YOUR GOAL:
Images are to be excluded from the copy, and the records below reproduced word for word.

STORED DATA:

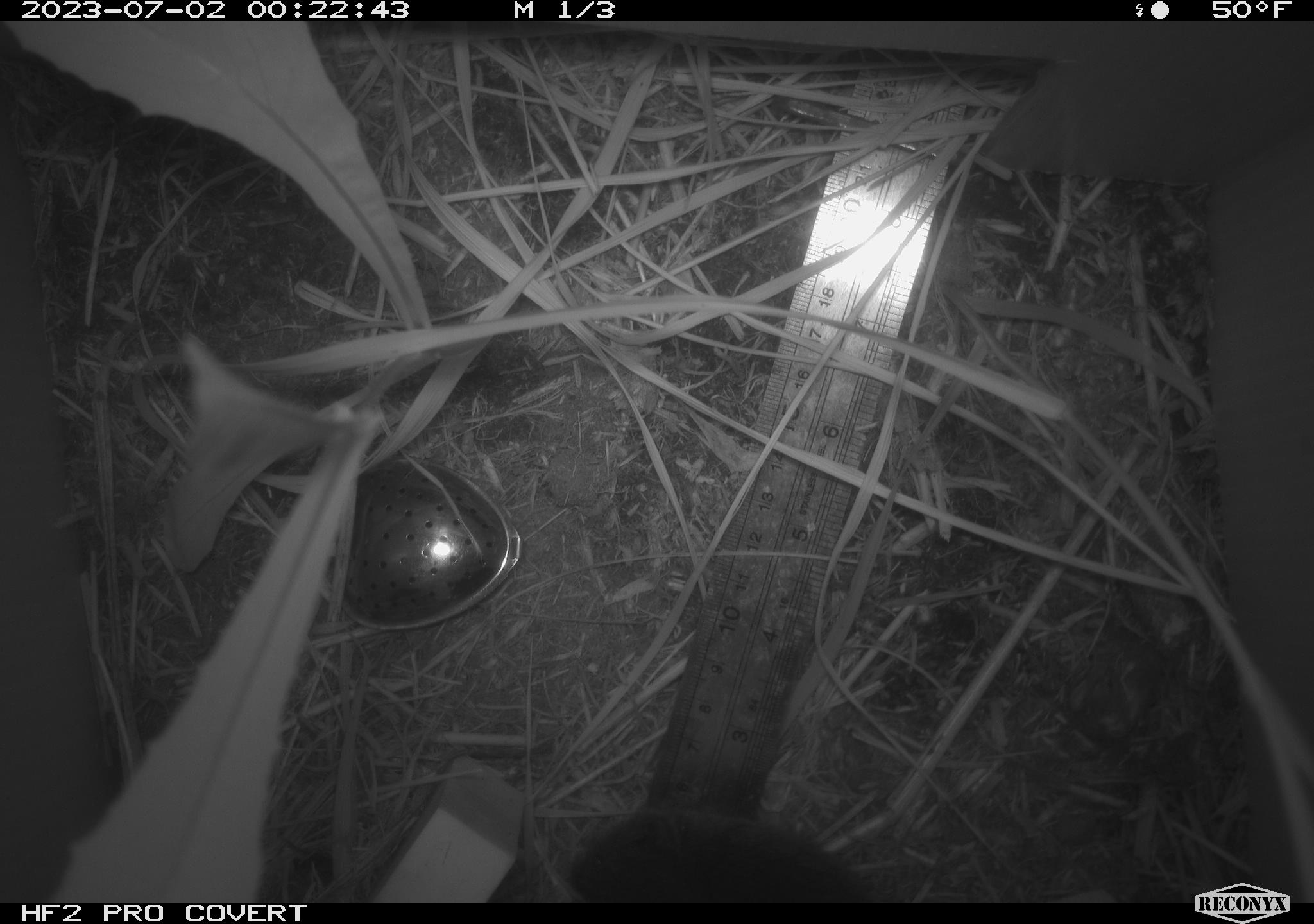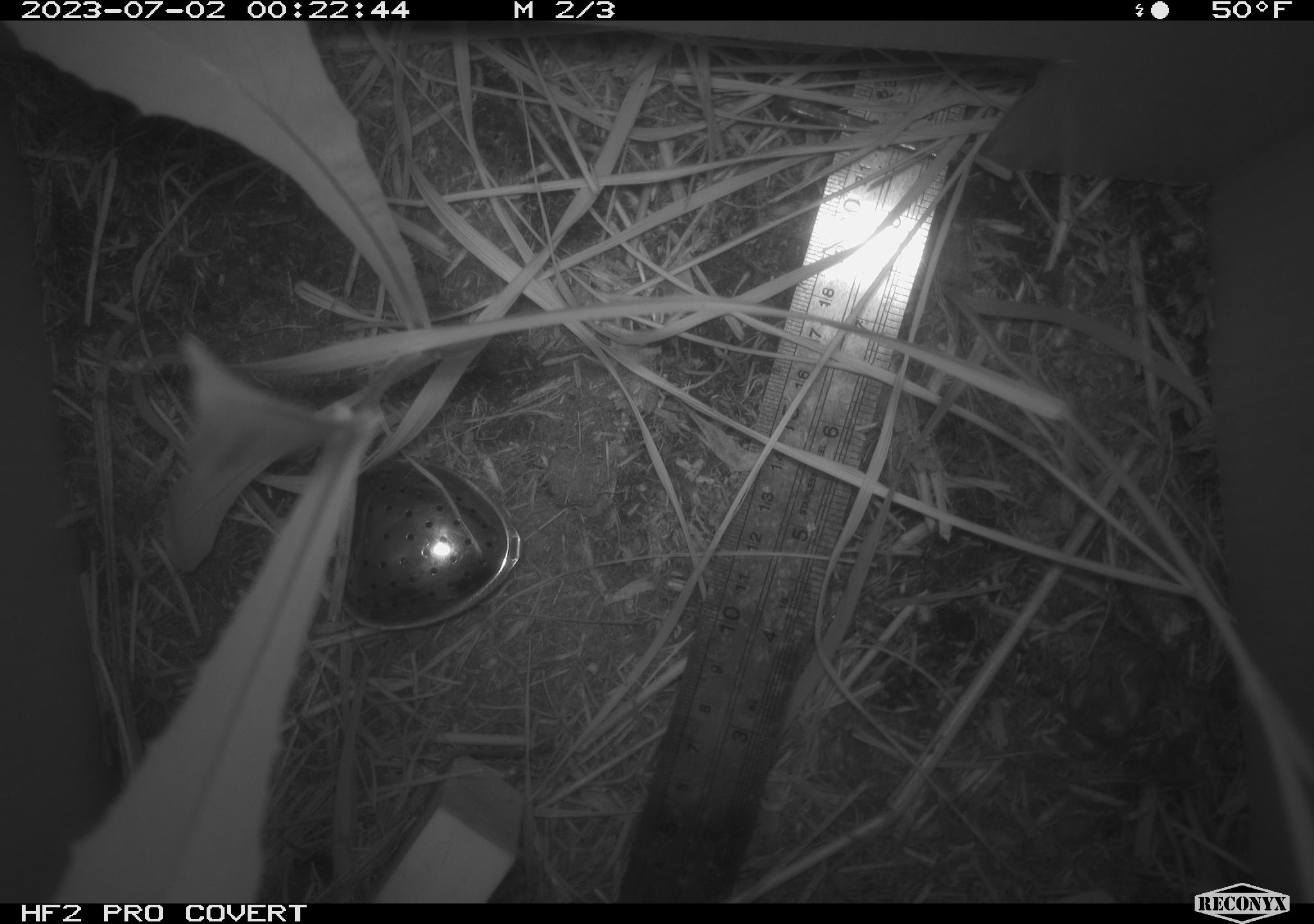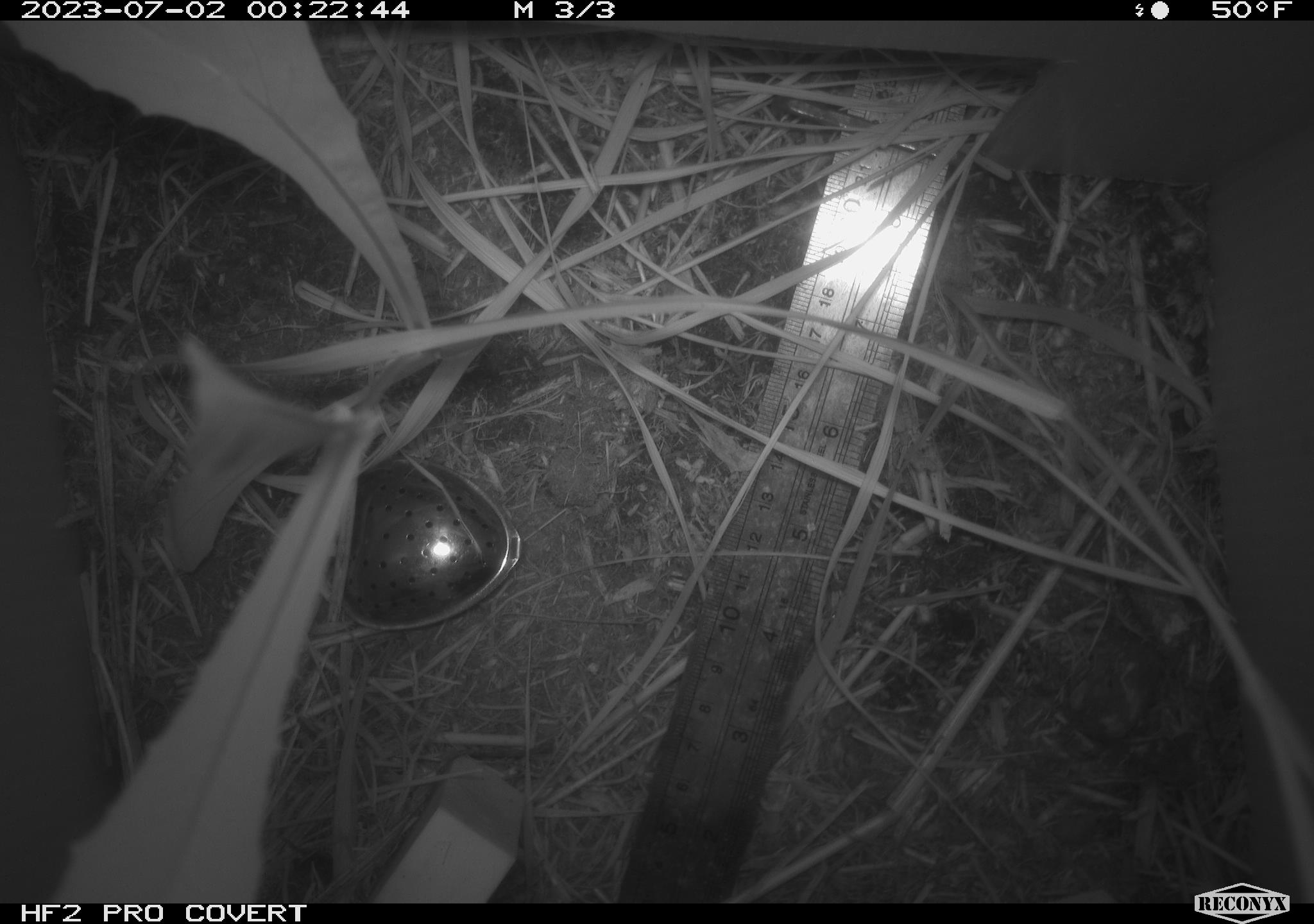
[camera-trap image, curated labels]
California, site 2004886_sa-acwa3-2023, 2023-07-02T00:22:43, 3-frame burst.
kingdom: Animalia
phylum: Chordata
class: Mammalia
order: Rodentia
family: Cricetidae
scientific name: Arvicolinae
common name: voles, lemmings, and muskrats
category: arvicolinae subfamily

TASK RESPONSE:
[camera-trap image, curated labels]
California, site 2004886_sa-acwa3-2023, 2023-07-02T00:22:43, 3-frame burst.
kingdom: Animalia
phylum: Chordata
class: Mammalia
order: Rodentia
family: Cricetidae
scientific name: Arvicolinae
common name: voles, lemmings, and muskrats
category: arvicolinae subfamily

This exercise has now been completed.